◆ **Tasks**:
(a) Rewrite the stretch of the chicken tenders piece from "I’d had almost" through "was pretty excited.", replacing "trolley" with "shopping cart".
(b) Decide whether each statement agrees with the chicken tenders piece, answering yes or no and quoting the words that settle it: (i) The writer bought the chicken tenders at a supermarket. (ii) The writer had set the bar low before eating this chicken. (iii) The tenders are produced by an Unidentified Chicken Company.

This one did not

Where is the tenderness?

I’ve completely lost faith in the human race and it’s all because of chicken tenders.

 

A little while ago I bought a box of chicken tenders from the supermarket. I was facing a few busy nights and thought it would be good to have some oven-ready poultry on hand. Because when you’re a gal on the go, you don’t have time to muck around. You need a dinner you can throw into the heated shelving in your kitchen and leave it while you organise your manila folders, live tweet and press buttons on your Blackberry. Behind every powerful, professional woman is a box of processed chicken that can be cooked in the time it takes to shower.

 

I’d had almost a lifetime of experience with these crumbed bits of dead bird so I was confident that I was putting a few delightful, easy meals into my trolley. I thought I knew what I was buying. I had no idea I was putting a box of frozen lies into my freezer when I got home.

 

A few nights later, I was tired, I was hungry and I needed a little treat. The tenders, which are produced by an Unidentified Chicken Company, fit these criteria. So when they carb-covered chicken carcasses came out of the oven, I was pretty excited.

 

Until I took the first bite and realised I had been taken for a fool. I have reasonably low expectations in life; it’s one of my coping policies to prevent my mediocre existence from driving me insane. I usually can shield myself from crushing disappointment by setting the bar low, that way if the outcome is shitty I at least get the satisfaction of knowing I was right. If it’s better than expected, it’s a nice surprise. But I hadn’t set the bar low when preparing for a bit of this chicken, because I had already experienced it’s chickeny goodness on countless occasions. This chicken being tasty was as much of a sure thing as someone in my family digging out the Shrek’s Christmas CD in December. It wasn’t fancy, but by golly was it glorious.

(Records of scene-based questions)
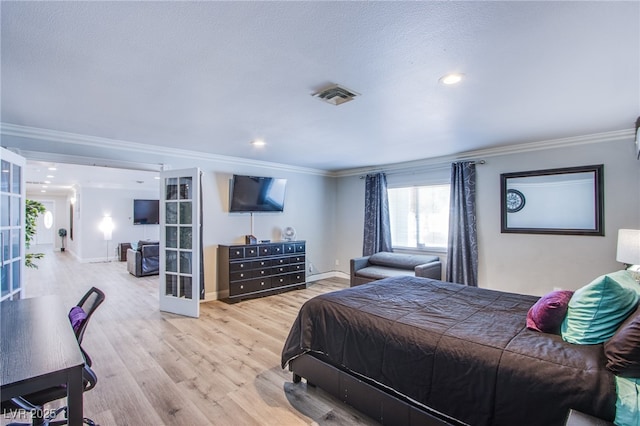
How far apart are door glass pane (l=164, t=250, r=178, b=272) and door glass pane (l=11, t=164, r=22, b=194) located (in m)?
1.76

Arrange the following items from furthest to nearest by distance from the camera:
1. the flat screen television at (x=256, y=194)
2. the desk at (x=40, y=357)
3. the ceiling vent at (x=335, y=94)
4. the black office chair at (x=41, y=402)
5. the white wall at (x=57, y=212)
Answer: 1. the white wall at (x=57, y=212)
2. the flat screen television at (x=256, y=194)
3. the ceiling vent at (x=335, y=94)
4. the black office chair at (x=41, y=402)
5. the desk at (x=40, y=357)

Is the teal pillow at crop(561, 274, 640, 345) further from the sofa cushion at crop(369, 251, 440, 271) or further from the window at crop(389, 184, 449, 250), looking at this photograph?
the window at crop(389, 184, 449, 250)

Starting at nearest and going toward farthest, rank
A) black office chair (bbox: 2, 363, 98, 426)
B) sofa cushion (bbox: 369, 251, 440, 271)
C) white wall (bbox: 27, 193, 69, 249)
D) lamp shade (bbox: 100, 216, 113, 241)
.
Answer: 1. black office chair (bbox: 2, 363, 98, 426)
2. sofa cushion (bbox: 369, 251, 440, 271)
3. lamp shade (bbox: 100, 216, 113, 241)
4. white wall (bbox: 27, 193, 69, 249)

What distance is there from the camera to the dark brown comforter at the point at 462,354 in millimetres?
1341

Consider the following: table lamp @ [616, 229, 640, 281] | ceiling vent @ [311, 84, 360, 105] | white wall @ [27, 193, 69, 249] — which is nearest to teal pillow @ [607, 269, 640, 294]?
table lamp @ [616, 229, 640, 281]

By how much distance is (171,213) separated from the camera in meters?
4.38

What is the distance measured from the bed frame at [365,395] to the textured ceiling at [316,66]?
82.4 inches

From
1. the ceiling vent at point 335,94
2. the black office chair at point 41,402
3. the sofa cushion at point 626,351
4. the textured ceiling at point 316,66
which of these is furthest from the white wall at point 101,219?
the sofa cushion at point 626,351

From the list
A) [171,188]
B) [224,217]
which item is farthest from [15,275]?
[224,217]

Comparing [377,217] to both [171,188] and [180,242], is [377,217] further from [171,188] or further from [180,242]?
[171,188]

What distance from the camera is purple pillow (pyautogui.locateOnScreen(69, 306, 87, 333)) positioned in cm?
175

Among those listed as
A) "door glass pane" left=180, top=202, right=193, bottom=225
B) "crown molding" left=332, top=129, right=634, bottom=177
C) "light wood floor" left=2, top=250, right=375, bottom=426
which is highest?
"crown molding" left=332, top=129, right=634, bottom=177

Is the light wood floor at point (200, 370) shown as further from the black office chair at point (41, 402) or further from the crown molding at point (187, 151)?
the crown molding at point (187, 151)

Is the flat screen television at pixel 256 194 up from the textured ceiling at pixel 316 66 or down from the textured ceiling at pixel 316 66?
down
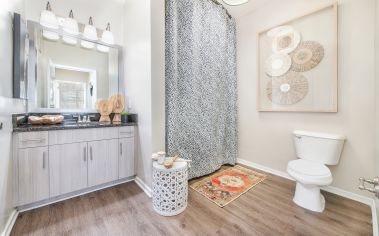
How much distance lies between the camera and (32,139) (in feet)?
4.92

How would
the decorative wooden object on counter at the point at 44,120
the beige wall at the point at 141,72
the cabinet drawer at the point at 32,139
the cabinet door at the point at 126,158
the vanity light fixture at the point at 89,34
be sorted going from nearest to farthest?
the cabinet drawer at the point at 32,139, the decorative wooden object on counter at the point at 44,120, the beige wall at the point at 141,72, the cabinet door at the point at 126,158, the vanity light fixture at the point at 89,34

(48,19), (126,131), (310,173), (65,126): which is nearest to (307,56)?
(310,173)

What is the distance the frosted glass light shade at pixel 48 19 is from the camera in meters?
1.86

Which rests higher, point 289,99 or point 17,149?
point 289,99

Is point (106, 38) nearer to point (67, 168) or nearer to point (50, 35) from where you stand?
point (50, 35)

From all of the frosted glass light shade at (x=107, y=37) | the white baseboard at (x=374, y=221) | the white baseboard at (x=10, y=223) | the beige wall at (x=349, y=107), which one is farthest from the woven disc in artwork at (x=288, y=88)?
the white baseboard at (x=10, y=223)

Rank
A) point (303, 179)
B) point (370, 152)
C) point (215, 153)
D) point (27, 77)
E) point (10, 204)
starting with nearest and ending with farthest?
point (10, 204) → point (303, 179) → point (370, 152) → point (27, 77) → point (215, 153)

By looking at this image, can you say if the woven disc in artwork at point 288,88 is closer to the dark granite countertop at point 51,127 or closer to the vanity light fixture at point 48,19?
the dark granite countertop at point 51,127

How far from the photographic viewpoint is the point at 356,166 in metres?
Result: 1.73

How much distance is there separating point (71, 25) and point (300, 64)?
2.96 metres

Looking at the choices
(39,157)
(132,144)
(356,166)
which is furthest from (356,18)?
(39,157)

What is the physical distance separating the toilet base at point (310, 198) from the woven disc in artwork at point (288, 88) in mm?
1085

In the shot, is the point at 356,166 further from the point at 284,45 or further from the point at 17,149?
the point at 17,149

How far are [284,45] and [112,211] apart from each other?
2.88 m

◆ **Per-task answers**:
(a)
I’d had almost a lifetime of experience with these crumbed bits of dead bird so I was confident that I was putting a few delightful, easy meals into my shopping cart. I thought I knew what I was buying. I had no idea I was putting a box of frozen lies into my freezer when I got home.

 

A few nights later, I was tired, I was hungry and I needed a little treat. The tenders, which are produced by an Unidentified Chicken Company, fit these criteria. So when they carb-covered chicken carcasses came out of the oven, I was pretty excited.

(b)
(i) Yes: "A little while ago I bought a box of chicken tenders from the supermarket."
(ii) No: "But I hadn’t set the bar low when preparing for a bit of this chicken"
(iii) Yes: "The tenders, which are produced by an Unidentified Chicken Company, fit these criteria."